As the academic year comes to an end, preparations for the upcoming graduation have begun. This includes the selection of the 2023 commencement student speaker. The selected student speaker for the 2023 undergraduate class is Nour Yousry ‘23.
“I am deeply humbled by this opportunity to serve as the class of 2023 student commencement speaker,” said Yousry.
Yousry has been heavily involved in the campus community through her time at Muhlenberg. She has served as an Emergency Medical Services (EMS) Captain, a Resident Advisor (RA), the co-president of the Muslim Students Association (MSA), the co-founder and co-president of the Hebrew Arabic Buddies Interfaith Berg Initiative (HABIBI), campus tour guide and a campus delegate, to name just a few.
With her appointment as speaker, Yousry was able to speak about what this opportunity means to her, and how honored she is to be selected to speak for the class of 2023. “I am beyond humbled [by] this opportunity. I recognize that the class of 2023 is showered with lots of accomplishments, and lots of light. The class of 2023 is so accomplished and so talented, and an inspiration to me personally. I just feel so honored to be given the opportunity to address the class of 2023. But that being said, I am just as excited to celebrate everyone’s accomplishments as well.”
+ + + + + + +
The task => Carry on the article about Muhlenberg's 2023 commencement student speaker from its last sentence. The entries that follow are not needed for this.

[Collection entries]
+ + + + + + +
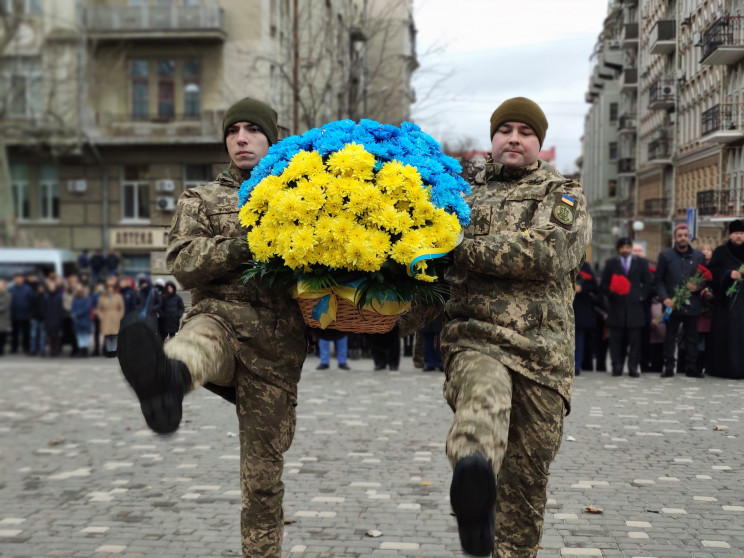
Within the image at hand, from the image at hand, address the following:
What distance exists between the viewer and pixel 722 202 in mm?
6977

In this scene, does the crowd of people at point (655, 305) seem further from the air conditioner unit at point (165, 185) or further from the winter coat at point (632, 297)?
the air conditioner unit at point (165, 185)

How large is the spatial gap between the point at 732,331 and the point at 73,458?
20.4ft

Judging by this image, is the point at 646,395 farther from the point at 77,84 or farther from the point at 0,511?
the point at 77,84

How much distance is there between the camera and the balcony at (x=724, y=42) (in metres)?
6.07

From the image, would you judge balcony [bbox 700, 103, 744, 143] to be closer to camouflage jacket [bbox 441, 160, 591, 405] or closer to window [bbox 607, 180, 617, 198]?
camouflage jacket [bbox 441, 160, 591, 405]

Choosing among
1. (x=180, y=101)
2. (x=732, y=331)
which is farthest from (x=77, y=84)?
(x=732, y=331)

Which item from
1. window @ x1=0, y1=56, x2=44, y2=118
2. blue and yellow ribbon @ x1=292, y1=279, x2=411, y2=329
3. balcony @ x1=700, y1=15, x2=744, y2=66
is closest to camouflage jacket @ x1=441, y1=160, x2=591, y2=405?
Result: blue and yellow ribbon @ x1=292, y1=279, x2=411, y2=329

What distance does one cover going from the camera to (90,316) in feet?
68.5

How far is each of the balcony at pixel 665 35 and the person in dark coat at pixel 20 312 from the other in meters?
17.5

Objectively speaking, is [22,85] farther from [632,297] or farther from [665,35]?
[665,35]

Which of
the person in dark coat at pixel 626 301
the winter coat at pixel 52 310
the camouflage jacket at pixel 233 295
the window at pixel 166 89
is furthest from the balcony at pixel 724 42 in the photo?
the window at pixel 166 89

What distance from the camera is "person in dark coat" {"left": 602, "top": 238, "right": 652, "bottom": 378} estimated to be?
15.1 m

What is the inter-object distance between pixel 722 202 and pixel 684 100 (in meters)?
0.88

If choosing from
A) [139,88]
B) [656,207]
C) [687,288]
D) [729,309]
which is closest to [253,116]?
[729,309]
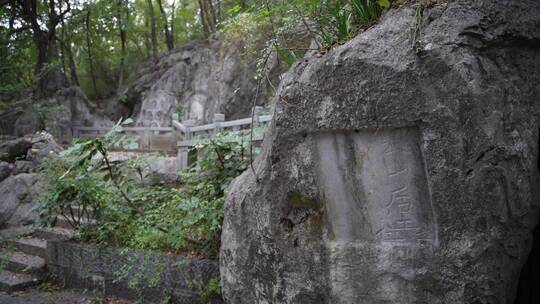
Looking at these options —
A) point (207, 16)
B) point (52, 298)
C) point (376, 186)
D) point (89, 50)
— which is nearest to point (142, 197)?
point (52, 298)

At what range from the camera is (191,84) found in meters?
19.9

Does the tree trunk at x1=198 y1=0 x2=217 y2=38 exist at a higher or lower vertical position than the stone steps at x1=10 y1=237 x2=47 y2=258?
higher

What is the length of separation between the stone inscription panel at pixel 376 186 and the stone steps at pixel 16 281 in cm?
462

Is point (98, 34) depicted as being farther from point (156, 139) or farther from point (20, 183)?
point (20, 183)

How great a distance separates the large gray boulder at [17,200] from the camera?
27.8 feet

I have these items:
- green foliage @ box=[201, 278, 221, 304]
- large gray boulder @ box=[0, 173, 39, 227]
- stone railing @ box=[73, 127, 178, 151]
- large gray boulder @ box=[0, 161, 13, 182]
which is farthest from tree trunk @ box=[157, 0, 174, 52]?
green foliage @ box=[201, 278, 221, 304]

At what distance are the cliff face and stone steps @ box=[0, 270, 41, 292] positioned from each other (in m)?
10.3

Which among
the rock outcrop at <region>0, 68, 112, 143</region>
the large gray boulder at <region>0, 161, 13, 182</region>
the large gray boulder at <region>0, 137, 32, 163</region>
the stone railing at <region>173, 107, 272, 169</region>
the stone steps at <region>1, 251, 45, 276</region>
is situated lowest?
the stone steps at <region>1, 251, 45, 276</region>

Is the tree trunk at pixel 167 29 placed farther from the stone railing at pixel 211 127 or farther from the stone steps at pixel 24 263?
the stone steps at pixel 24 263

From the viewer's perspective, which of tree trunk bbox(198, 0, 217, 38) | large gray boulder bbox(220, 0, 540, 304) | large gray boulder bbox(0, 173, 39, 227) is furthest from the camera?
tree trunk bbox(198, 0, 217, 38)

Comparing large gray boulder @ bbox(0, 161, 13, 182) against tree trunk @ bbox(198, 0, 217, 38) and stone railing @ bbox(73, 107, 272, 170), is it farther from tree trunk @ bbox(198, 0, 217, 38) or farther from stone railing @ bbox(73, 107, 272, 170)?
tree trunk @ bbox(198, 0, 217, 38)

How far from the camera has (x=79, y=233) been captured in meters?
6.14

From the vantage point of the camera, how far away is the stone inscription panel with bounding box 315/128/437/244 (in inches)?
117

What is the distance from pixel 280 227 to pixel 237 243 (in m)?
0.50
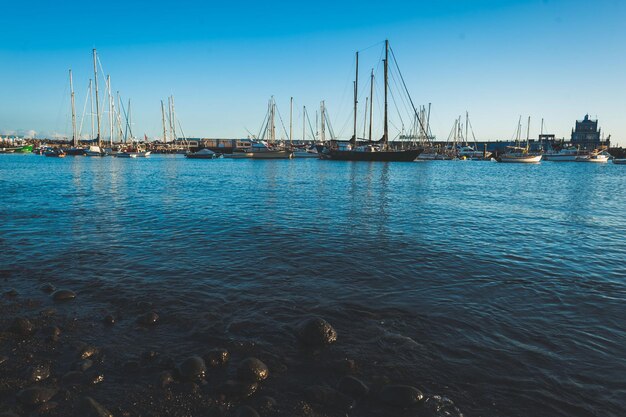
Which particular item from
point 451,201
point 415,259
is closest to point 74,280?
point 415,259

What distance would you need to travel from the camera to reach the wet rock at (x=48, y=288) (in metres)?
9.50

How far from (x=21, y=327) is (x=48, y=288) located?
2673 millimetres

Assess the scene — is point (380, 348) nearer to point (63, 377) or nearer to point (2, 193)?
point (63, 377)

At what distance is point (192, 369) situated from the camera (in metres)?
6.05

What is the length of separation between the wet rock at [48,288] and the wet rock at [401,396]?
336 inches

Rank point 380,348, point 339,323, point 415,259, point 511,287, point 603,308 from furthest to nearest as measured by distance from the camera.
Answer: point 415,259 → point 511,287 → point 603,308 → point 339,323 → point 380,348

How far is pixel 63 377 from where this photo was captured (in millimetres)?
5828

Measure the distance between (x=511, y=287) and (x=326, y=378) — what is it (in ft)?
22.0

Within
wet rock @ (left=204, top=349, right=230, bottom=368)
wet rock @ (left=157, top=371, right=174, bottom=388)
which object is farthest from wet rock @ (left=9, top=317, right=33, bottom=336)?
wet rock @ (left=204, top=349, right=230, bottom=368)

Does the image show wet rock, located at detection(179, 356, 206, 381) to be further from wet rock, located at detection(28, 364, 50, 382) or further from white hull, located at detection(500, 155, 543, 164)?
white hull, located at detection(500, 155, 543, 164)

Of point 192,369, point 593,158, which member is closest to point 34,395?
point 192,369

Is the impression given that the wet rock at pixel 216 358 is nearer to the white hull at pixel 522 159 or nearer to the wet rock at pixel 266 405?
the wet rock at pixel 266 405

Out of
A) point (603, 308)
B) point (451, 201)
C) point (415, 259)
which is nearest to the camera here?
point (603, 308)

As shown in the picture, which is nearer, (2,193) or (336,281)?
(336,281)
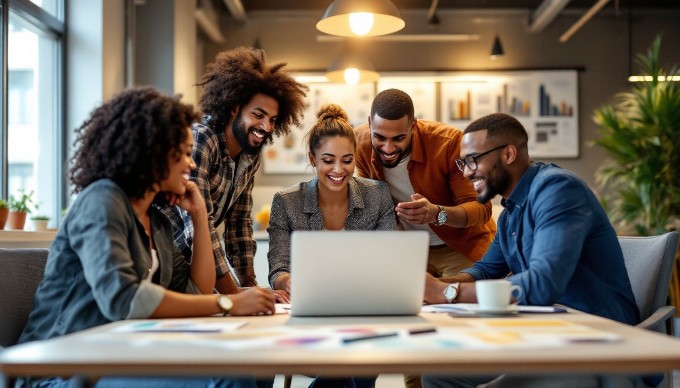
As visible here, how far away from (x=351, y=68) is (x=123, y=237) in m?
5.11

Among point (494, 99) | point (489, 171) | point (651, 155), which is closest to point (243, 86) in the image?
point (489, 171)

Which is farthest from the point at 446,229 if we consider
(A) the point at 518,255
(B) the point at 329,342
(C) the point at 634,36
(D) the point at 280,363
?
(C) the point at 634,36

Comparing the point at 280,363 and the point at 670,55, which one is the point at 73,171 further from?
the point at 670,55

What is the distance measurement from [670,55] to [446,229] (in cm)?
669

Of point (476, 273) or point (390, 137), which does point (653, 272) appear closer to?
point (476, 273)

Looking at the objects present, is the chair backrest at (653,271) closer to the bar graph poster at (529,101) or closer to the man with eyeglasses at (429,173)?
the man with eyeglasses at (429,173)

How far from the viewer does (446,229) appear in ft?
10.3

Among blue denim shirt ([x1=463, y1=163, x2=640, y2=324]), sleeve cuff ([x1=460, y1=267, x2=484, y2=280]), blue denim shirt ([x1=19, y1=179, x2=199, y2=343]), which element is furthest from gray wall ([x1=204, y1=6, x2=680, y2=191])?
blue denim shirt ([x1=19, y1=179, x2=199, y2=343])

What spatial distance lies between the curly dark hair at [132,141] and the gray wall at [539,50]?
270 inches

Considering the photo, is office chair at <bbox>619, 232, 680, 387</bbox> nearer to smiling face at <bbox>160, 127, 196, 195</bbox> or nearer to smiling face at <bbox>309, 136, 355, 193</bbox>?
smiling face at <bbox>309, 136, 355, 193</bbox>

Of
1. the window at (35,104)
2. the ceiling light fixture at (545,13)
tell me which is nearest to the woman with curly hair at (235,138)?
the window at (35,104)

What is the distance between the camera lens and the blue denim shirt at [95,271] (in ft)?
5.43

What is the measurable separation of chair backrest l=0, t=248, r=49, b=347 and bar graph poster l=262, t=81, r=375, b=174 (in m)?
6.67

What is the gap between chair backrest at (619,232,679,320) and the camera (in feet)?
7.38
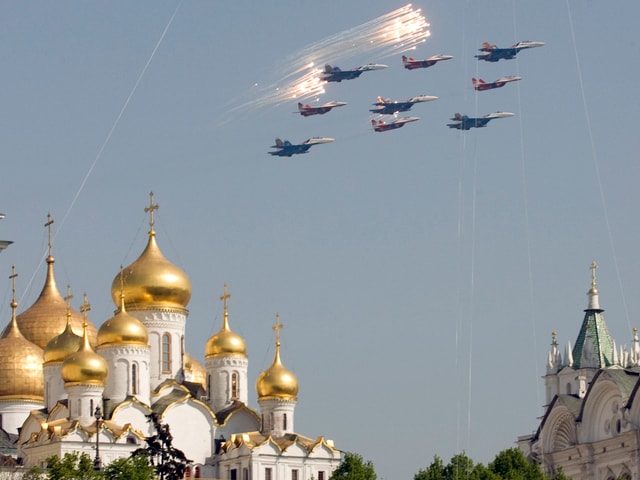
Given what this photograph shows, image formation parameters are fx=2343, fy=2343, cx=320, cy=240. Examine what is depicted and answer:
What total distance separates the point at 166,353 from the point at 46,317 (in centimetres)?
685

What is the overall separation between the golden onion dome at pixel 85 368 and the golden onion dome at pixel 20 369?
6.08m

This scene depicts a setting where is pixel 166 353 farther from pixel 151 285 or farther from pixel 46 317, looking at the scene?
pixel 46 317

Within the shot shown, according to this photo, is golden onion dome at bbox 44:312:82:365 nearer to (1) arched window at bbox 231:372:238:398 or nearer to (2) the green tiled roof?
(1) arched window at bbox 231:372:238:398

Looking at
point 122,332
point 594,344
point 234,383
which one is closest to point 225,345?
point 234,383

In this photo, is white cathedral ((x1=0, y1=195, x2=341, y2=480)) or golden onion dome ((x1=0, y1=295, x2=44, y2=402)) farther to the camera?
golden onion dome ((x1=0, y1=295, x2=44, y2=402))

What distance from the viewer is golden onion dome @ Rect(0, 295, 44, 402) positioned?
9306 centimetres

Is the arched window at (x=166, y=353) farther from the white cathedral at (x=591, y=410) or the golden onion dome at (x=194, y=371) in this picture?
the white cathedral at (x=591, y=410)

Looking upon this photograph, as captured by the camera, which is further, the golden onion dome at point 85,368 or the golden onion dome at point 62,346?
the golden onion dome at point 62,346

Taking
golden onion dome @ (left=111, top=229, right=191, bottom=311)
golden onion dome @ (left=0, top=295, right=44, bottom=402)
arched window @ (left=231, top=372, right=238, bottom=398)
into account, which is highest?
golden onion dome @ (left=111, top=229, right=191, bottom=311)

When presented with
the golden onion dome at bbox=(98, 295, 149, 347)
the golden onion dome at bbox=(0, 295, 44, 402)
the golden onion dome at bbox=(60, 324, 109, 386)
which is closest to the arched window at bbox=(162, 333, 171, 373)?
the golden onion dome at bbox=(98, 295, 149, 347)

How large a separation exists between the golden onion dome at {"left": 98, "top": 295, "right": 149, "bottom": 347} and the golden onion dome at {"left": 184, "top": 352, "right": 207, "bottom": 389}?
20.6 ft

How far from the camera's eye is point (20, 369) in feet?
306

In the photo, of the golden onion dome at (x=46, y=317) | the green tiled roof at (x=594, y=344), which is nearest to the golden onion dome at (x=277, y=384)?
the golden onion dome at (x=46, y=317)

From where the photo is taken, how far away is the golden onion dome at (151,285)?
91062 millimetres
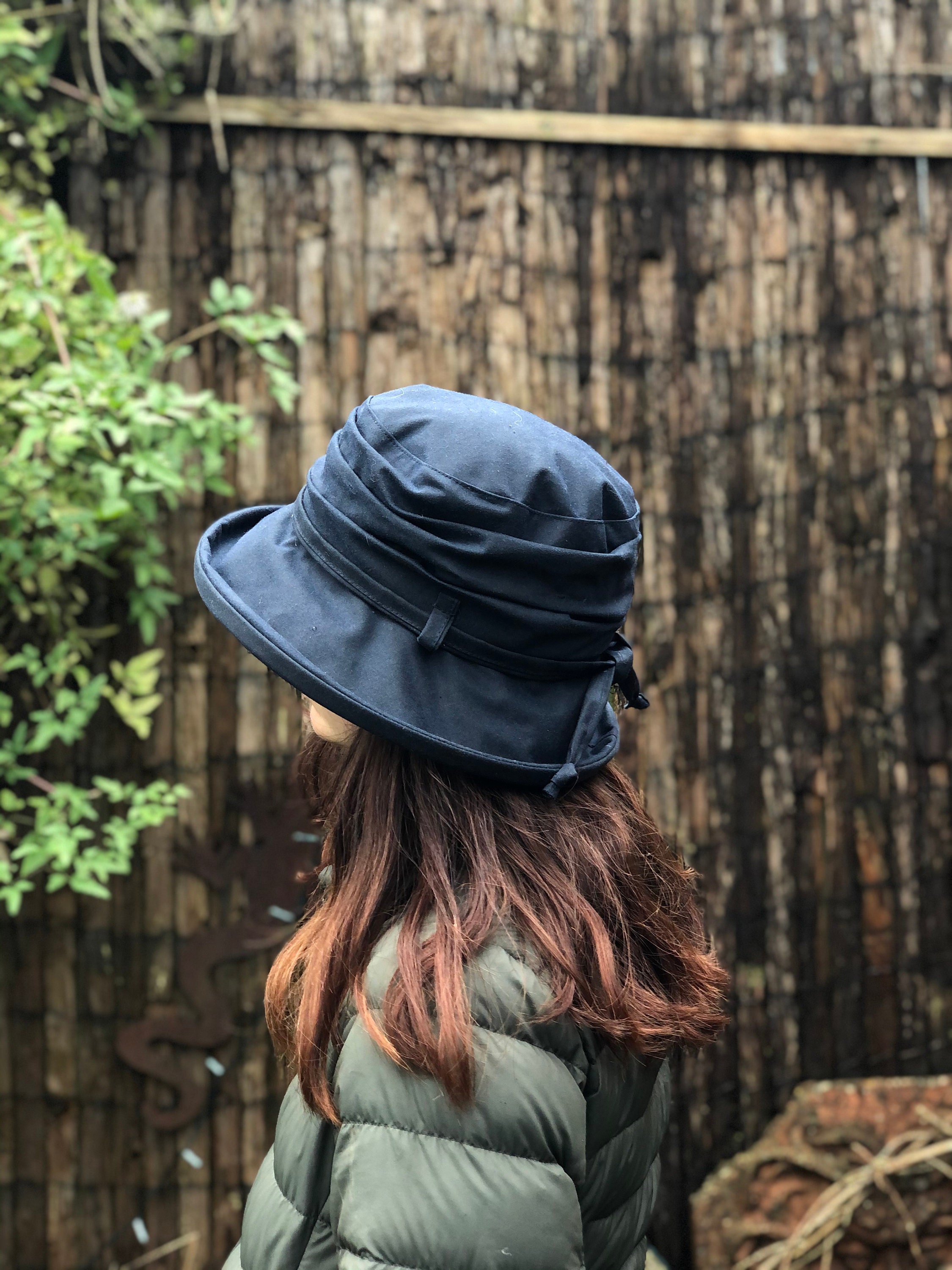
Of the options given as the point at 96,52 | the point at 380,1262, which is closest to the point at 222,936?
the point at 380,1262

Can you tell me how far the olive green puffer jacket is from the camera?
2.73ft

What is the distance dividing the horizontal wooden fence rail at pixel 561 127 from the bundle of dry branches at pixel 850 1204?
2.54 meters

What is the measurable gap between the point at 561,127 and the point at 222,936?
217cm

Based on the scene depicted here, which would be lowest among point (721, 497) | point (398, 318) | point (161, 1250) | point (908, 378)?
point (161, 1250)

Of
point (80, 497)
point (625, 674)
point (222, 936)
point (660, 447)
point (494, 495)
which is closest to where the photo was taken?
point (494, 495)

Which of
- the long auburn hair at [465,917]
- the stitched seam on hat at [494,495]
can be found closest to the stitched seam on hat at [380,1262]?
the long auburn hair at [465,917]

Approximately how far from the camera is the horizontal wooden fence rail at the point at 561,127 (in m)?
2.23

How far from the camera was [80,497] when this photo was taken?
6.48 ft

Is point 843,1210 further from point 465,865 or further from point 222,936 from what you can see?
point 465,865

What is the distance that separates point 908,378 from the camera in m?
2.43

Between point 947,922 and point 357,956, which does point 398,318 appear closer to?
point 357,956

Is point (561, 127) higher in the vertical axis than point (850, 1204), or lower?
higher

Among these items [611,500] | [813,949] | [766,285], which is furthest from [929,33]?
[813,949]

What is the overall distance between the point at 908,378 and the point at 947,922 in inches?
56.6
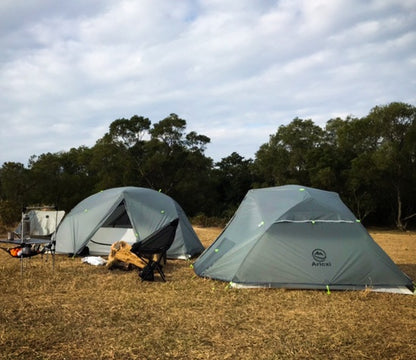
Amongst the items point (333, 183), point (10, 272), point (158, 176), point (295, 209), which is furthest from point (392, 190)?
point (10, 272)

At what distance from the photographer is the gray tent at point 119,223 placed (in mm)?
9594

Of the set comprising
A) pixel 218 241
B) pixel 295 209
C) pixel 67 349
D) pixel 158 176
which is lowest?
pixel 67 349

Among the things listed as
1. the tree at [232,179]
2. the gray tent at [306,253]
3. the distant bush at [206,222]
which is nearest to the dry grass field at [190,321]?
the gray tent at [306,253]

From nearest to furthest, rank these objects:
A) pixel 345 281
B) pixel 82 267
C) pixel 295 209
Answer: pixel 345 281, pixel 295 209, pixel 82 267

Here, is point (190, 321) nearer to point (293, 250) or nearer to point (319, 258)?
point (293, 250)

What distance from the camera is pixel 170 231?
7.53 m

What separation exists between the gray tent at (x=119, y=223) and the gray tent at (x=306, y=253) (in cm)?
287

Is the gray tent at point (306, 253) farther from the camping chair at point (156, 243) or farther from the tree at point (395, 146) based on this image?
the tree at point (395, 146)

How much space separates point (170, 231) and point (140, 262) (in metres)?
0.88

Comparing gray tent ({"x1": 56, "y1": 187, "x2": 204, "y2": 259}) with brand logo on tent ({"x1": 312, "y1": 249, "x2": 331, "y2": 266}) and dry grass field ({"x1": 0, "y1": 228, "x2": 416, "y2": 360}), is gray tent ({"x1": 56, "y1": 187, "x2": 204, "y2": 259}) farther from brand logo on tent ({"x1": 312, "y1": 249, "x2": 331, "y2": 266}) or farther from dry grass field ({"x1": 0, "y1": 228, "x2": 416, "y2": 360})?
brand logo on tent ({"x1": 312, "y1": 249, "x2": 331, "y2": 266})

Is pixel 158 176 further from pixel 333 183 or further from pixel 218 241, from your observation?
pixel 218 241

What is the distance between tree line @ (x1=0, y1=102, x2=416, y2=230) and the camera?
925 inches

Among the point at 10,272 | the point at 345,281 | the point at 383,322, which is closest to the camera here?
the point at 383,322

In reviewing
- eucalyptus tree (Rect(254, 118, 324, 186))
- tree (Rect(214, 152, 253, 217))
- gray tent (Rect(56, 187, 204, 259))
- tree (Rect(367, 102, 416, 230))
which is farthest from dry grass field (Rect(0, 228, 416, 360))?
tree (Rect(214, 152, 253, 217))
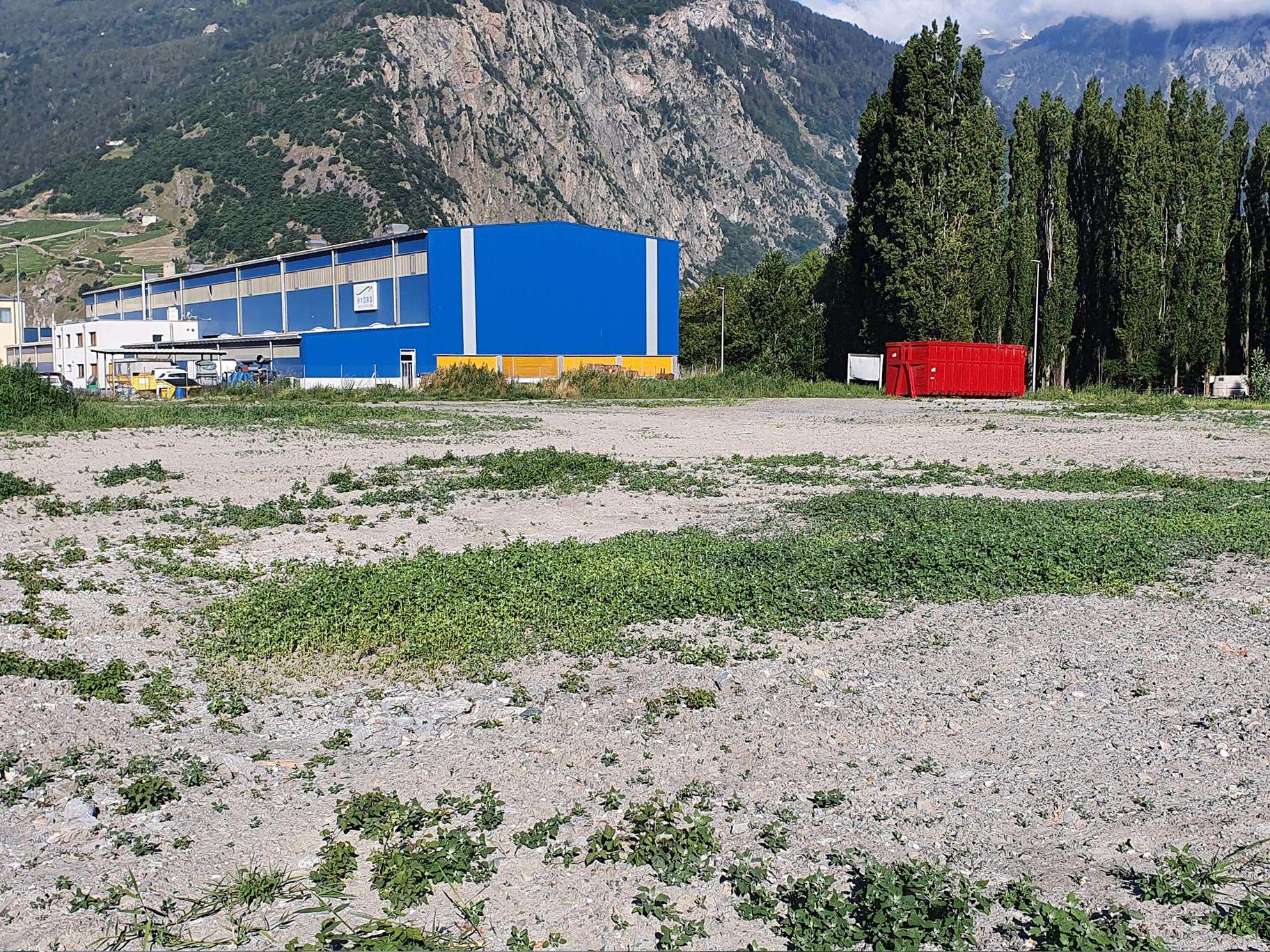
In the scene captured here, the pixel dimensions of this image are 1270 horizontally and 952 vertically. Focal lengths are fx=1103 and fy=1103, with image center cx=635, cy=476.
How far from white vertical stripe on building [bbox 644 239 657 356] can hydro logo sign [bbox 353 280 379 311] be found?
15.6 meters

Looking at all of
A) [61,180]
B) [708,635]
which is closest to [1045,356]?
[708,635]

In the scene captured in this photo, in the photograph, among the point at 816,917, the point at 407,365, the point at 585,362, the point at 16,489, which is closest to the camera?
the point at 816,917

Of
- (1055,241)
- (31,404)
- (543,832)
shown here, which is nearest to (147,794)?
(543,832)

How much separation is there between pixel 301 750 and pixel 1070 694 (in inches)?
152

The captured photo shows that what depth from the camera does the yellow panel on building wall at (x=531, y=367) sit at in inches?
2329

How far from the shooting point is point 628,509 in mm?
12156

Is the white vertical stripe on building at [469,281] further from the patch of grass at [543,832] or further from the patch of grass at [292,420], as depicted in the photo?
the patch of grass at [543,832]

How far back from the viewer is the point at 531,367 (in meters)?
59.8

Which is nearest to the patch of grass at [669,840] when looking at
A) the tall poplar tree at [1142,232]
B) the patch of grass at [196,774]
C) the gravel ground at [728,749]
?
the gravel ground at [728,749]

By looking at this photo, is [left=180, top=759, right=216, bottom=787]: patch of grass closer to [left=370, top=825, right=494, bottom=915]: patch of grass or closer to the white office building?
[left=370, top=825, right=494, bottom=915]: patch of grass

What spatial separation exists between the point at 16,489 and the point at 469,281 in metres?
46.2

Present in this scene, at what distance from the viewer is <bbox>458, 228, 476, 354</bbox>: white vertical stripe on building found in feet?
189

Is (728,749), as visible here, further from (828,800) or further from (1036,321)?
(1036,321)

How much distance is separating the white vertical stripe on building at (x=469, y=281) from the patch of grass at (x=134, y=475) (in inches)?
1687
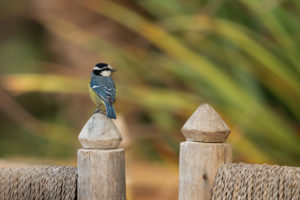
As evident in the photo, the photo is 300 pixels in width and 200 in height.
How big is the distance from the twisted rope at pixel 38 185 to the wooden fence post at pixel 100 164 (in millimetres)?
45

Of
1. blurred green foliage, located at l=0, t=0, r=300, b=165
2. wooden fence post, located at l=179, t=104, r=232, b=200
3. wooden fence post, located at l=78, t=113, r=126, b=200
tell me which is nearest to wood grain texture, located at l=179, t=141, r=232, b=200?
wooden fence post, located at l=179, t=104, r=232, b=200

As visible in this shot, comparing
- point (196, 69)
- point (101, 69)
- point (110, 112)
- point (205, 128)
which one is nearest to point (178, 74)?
+ + + + + + +
Answer space =>
“I applied for the position [of speaker] because I am so proud of my peers,” added Yousry. “I am so excited to celebrate everyone’s accomplishments and everyone’s next steps. On commencement day, I want to recognize all the work our class year has accomplished, and recognize the highs and lows of our journey. Our class experienced the global pandemic in our freshman year, and a lot of abrupt changes we were not expecting.”
“But at the same time, our class was very dedicated and resilient through these years, and has shown accomplishment and has shown success through all the trials and tribulations.”Nour Yousry ’23
Yousry was able to provide insight on her decision to apply, the selection process this year and how it was slightly different than years prior. “There was a very specific process. We submit our speeches, they are anonymised, the selection committee hosts student interviews and then those student names that go through the second tier, go into a ballot where the class of 2023 is able to vote. That is how it’s always been traditionally, and that is the impression I was under when I applied to be speaker,” said Yousry.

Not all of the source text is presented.